Work to complete ::
Quote the rows below word for word, starting at the line containing "At what distance is" and ending at the line containing "1.44 metres", with both of those lines included. Give nothing outside that span.

Excerpts of spatial question data ::
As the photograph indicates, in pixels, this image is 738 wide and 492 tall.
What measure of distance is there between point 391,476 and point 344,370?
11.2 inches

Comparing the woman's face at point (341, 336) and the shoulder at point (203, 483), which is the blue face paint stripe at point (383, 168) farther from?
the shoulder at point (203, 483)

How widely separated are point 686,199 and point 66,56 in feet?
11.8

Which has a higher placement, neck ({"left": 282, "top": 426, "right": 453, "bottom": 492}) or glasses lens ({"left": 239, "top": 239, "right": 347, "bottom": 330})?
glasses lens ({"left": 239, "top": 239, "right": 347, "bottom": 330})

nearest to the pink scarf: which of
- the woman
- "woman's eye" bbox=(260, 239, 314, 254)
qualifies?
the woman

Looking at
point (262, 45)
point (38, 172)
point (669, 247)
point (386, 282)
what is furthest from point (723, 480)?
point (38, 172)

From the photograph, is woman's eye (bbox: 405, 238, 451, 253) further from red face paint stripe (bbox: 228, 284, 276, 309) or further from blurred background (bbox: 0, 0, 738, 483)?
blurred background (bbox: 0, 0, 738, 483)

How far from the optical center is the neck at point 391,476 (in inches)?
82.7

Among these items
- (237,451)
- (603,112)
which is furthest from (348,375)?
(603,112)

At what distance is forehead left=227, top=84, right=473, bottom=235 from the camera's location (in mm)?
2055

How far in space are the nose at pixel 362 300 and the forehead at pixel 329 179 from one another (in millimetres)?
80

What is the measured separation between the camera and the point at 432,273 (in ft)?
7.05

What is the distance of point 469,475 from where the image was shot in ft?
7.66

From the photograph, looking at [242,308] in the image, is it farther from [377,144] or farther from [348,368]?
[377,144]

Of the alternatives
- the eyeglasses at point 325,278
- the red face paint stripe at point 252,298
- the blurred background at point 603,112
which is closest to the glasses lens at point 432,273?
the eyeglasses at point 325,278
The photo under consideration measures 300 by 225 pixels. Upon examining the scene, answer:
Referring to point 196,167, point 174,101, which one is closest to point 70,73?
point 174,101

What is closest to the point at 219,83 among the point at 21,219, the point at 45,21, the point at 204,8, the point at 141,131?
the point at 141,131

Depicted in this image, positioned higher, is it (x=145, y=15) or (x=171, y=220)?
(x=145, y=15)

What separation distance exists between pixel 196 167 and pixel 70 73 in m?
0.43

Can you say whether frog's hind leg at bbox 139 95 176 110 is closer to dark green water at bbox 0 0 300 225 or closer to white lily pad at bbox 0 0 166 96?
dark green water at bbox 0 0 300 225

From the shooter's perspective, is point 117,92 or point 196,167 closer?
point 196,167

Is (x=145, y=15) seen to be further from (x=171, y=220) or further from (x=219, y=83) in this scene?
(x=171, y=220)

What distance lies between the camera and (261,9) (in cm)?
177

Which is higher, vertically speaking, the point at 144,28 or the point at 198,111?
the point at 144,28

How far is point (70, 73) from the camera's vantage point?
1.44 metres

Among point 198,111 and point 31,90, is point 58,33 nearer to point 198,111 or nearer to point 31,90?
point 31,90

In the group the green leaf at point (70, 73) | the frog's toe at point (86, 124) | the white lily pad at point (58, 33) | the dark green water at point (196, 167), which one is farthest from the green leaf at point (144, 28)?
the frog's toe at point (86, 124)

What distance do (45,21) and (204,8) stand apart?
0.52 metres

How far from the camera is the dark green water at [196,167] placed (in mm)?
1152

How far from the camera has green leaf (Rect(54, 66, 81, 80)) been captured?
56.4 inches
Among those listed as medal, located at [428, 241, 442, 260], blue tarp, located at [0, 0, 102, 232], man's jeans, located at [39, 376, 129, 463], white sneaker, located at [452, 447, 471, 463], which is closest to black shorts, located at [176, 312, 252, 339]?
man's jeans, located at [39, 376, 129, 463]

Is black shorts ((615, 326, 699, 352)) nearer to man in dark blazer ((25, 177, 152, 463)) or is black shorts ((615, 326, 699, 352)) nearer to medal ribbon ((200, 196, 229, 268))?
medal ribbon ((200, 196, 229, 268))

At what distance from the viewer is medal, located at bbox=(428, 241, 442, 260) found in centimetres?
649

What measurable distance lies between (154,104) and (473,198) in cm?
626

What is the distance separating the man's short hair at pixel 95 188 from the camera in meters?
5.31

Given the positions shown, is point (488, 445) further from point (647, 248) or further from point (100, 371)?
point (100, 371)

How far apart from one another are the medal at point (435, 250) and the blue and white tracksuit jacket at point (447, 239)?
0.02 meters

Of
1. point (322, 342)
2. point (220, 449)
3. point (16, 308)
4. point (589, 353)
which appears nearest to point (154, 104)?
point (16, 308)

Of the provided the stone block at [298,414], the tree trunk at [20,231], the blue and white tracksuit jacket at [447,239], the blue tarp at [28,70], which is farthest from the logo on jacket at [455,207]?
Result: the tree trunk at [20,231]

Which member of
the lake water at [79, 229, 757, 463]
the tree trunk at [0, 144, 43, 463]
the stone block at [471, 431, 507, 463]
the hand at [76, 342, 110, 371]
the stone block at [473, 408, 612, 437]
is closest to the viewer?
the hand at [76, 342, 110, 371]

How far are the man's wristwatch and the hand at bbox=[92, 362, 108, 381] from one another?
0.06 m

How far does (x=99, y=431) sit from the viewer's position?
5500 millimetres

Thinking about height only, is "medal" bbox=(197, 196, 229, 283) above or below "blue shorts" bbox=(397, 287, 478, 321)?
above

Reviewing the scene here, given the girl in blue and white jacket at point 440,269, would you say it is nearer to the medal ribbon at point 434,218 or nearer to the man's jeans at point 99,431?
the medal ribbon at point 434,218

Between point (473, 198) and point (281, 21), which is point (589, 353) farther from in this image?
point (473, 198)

==

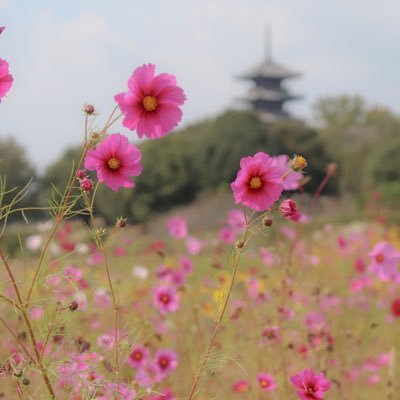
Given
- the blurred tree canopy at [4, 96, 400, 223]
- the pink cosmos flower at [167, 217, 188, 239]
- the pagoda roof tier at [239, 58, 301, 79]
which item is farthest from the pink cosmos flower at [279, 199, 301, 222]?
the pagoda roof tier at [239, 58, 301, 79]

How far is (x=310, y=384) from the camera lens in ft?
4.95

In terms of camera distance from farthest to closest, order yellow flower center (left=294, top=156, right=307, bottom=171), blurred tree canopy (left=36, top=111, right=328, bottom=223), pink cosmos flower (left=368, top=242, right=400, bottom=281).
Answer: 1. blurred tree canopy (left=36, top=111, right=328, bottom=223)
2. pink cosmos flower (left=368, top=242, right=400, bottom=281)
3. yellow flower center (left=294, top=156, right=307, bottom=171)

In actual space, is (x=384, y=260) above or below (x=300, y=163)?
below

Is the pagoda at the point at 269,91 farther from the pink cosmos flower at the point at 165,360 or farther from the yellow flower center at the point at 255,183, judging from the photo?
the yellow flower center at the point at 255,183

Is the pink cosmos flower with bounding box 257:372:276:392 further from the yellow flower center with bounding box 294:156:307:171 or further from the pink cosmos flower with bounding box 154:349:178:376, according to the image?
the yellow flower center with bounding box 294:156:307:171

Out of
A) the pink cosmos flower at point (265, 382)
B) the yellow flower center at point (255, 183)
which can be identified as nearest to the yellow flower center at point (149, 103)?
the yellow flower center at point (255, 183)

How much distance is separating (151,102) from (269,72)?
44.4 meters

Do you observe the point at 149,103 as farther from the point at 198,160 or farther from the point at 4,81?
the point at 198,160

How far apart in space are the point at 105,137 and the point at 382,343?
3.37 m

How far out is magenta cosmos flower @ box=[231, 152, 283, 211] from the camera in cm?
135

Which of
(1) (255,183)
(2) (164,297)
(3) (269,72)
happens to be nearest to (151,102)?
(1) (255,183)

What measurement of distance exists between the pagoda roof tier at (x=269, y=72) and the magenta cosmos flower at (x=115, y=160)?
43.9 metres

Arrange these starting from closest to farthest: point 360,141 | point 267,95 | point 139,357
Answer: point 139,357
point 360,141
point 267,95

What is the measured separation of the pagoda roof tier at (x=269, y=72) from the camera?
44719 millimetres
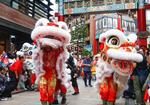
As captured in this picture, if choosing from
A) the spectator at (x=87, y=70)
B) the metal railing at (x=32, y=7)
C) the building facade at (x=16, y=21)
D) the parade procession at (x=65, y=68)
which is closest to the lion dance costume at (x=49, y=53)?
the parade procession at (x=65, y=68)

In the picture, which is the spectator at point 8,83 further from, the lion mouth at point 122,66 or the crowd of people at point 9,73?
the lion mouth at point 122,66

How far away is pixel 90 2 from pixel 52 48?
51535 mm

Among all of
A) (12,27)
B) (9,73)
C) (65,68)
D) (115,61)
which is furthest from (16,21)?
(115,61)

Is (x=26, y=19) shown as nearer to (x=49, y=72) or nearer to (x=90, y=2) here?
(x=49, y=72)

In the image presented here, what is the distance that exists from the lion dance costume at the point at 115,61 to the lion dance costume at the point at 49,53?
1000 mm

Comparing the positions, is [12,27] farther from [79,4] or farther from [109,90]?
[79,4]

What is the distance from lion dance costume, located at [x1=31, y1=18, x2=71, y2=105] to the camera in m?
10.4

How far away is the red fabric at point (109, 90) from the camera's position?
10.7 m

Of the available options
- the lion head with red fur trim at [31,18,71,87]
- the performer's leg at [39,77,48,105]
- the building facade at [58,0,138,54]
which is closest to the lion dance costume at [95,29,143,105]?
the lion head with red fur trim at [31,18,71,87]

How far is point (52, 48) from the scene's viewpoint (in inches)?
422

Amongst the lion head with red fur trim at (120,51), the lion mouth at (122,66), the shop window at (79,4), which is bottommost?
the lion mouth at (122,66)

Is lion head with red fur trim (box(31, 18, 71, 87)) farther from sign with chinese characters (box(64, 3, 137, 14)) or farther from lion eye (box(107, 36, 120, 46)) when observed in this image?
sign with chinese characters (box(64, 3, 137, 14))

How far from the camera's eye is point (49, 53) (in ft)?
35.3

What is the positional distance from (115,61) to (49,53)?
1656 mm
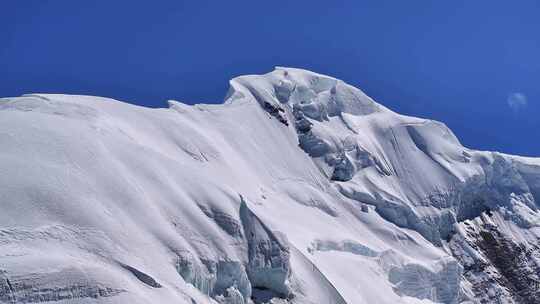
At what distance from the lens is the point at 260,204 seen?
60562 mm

Full answer ::
At what distance is forehead left=227, top=84, right=473, bottom=235 from the camera's location (in mm)?
2055

How far in space are the nose at pixel 362 300 and the forehead at pixel 329 179 from one another (in millimetres)?
80

What is the measured separation between the camera and the point at 432,273 (in ft)?
7.05

What is the distance of point 469,475 from where the image was shot in ft?
7.66

From the photograph, looking at [242,308] in the image, is it farther from [377,144] or farther from [348,368]?
[377,144]

Of the alternatives
- the eyeglasses at point 325,278
- the red face paint stripe at point 252,298
- the blurred background at point 603,112
which is closest to the glasses lens at point 432,273?
the eyeglasses at point 325,278
The photo under consideration measures 300 by 225 pixels. Upon examining the scene, answer:
Referring to point 196,167, point 174,101, which one is closest to point 70,73?
point 174,101

What is closest to the point at 219,83 among the point at 21,219, the point at 45,21, the point at 204,8, the point at 141,131?
the point at 141,131

Depicted in this image, positioned higher, is it (x=145, y=15) or (x=171, y=220)?
(x=145, y=15)

What separation distance exists between pixel 196 167 and pixel 70 73 in m?
0.43

Can you say whether frog's hind leg at bbox 139 95 176 110 is closer to dark green water at bbox 0 0 300 225 or closer to white lily pad at bbox 0 0 166 96?
dark green water at bbox 0 0 300 225

From the shooter's perspective, is point 117,92 or point 196,167 closer?
point 196,167

Is (x=145, y=15) seen to be further from (x=171, y=220) or further from (x=219, y=83) in this scene?
(x=171, y=220)

What distance lies between the camera and (261,9) (in cm)?
177

Which is higher, vertically speaking, the point at 144,28 or the point at 198,111?
the point at 144,28

How far is point (70, 73) from the camera's vantage point?
1.44 metres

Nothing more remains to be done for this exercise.